| Job |
Pull out each line of the data that contains the word "space".

| Dataset records |
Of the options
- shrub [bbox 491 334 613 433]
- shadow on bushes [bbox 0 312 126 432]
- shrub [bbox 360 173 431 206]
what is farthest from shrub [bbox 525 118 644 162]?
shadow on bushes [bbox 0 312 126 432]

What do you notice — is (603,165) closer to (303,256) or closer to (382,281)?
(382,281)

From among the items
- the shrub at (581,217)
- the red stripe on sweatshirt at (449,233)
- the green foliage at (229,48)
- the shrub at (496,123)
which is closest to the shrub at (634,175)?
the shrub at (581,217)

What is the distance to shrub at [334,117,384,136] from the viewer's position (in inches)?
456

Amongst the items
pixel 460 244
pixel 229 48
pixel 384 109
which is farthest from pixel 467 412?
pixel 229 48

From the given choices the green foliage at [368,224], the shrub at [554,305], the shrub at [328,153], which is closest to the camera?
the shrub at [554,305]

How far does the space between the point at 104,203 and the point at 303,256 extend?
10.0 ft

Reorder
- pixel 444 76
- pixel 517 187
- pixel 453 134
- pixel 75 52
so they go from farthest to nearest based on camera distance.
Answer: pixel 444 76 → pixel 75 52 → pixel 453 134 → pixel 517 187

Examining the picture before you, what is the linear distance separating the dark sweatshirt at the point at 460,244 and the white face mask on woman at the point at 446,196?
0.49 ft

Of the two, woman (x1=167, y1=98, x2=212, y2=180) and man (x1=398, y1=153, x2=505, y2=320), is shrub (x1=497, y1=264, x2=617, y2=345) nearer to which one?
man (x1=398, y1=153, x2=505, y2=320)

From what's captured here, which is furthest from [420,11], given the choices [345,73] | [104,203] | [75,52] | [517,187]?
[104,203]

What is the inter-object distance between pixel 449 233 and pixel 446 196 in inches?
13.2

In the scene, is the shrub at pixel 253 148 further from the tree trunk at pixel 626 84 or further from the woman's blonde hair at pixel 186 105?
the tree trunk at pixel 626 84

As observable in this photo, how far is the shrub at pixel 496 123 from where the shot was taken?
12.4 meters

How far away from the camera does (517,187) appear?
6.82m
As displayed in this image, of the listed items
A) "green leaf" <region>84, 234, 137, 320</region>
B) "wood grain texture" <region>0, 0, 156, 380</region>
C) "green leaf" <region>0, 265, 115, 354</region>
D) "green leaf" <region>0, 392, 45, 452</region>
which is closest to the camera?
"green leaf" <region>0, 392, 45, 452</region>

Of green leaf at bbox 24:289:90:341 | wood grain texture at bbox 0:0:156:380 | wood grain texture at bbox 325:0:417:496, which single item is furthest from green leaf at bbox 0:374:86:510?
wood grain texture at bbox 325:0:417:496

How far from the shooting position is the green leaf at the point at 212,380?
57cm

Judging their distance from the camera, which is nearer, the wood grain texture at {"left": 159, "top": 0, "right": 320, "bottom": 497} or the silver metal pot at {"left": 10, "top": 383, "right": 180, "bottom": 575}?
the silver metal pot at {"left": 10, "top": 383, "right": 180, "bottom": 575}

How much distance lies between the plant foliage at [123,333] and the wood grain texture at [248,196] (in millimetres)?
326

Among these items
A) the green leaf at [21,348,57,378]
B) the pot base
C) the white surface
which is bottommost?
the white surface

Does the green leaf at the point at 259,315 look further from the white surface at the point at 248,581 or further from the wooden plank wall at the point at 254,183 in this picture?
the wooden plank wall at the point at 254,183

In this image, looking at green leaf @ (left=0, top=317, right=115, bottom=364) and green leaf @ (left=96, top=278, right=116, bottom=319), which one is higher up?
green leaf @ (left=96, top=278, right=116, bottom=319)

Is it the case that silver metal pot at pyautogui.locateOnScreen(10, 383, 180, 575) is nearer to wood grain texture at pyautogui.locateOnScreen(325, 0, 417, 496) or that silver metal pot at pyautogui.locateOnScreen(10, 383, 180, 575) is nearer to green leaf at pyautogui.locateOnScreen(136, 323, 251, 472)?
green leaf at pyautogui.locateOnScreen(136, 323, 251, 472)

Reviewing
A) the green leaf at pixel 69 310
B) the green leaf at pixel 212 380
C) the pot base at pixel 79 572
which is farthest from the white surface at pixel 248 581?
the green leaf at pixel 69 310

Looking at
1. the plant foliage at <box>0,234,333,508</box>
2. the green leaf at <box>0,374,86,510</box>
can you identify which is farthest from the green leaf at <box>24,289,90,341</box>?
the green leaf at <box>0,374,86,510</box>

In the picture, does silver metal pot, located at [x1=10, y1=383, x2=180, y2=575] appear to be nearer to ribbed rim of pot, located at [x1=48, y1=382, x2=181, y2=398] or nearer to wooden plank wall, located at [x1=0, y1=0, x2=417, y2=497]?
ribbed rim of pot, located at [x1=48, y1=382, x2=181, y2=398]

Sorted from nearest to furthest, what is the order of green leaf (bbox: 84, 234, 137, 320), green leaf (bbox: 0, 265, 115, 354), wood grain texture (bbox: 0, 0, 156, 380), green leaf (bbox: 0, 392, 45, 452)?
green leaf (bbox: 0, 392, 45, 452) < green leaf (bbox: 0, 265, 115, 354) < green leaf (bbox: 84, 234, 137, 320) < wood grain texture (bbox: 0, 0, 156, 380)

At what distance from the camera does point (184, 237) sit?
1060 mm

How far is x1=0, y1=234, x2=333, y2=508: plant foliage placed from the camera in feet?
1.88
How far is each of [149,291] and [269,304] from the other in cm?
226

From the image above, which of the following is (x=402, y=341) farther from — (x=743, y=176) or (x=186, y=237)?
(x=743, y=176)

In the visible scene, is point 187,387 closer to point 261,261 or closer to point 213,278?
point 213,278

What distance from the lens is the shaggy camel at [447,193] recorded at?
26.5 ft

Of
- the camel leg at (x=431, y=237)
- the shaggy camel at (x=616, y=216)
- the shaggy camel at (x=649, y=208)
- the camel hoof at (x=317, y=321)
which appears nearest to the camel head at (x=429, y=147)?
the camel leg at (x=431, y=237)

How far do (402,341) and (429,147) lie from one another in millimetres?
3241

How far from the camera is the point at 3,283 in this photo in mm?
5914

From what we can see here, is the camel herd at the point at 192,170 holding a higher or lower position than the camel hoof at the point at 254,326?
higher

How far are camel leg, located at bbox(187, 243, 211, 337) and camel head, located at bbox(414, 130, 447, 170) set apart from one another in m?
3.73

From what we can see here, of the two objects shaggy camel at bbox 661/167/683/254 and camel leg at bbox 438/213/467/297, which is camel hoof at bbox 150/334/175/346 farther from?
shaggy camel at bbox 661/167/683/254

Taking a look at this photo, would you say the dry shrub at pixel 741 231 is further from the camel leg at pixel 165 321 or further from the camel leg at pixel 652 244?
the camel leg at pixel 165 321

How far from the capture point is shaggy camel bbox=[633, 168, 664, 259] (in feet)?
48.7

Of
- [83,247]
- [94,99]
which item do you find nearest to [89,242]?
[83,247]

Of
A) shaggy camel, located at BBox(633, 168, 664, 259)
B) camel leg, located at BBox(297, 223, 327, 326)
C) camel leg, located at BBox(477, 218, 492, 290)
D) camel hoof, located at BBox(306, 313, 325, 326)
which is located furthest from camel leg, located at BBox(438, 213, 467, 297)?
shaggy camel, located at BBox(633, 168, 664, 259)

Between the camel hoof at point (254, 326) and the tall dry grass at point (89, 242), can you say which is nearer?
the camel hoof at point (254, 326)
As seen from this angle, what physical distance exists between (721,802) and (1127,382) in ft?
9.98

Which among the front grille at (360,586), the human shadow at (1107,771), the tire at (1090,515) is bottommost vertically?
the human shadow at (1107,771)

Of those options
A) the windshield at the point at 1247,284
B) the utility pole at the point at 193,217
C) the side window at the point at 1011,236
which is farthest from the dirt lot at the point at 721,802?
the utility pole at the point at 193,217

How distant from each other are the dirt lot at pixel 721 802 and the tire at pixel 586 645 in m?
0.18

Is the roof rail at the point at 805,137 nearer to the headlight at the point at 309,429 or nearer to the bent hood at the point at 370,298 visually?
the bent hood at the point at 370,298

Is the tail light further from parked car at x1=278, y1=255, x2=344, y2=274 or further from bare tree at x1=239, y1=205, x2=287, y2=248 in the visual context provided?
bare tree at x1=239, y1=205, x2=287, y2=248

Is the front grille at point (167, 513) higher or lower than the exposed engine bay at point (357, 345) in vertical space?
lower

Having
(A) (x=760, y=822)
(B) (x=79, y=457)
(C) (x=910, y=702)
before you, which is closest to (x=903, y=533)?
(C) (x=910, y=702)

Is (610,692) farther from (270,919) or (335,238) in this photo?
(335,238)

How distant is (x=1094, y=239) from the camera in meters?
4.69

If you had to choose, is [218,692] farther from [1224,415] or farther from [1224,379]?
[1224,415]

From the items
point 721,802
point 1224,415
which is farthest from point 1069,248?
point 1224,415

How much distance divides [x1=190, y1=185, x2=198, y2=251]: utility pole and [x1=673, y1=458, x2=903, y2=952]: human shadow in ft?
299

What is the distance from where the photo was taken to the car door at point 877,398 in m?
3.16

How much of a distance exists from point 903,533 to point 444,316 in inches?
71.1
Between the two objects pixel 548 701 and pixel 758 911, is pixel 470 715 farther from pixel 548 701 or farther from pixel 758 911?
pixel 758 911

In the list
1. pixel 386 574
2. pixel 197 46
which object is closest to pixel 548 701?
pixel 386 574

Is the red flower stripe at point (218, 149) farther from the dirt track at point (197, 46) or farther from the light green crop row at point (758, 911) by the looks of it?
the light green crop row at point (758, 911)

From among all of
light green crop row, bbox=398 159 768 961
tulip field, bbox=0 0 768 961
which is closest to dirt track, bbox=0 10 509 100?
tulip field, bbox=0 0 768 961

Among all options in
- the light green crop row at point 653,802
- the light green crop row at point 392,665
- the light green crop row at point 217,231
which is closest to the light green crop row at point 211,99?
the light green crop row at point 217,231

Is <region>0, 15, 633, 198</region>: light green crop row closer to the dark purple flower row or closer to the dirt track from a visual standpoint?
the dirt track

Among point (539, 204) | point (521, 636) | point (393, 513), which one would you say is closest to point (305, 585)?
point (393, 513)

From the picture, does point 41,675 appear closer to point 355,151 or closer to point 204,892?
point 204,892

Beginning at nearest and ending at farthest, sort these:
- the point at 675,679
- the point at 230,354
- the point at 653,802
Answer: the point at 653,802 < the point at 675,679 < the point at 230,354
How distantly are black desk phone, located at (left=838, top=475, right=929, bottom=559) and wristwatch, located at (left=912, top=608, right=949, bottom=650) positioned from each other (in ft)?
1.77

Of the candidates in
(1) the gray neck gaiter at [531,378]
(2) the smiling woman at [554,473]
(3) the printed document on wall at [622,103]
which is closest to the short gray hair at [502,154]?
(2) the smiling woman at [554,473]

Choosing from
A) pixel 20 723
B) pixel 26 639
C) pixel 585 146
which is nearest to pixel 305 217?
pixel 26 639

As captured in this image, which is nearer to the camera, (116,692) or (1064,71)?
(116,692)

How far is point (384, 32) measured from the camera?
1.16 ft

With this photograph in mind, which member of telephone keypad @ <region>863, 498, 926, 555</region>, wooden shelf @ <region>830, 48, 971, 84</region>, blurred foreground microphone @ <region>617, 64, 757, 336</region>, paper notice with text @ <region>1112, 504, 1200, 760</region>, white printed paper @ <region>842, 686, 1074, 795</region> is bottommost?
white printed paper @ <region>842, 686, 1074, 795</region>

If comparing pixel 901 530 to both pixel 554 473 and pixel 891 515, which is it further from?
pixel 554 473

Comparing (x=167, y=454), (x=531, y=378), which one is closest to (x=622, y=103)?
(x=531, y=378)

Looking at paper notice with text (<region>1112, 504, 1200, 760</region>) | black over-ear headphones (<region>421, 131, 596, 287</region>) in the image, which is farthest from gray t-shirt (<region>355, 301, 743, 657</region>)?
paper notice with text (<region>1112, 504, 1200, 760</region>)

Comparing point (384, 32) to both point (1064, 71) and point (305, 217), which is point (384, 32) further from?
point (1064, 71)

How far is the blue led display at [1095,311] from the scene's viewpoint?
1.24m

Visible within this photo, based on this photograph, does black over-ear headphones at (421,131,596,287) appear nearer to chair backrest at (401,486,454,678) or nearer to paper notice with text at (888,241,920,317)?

| Final result |
How far does the space between the point at 104,203 and the point at 303,256 extend?
Is the front grille at point (167, 513) higher or lower than the exposed engine bay at point (357, 345) in vertical space?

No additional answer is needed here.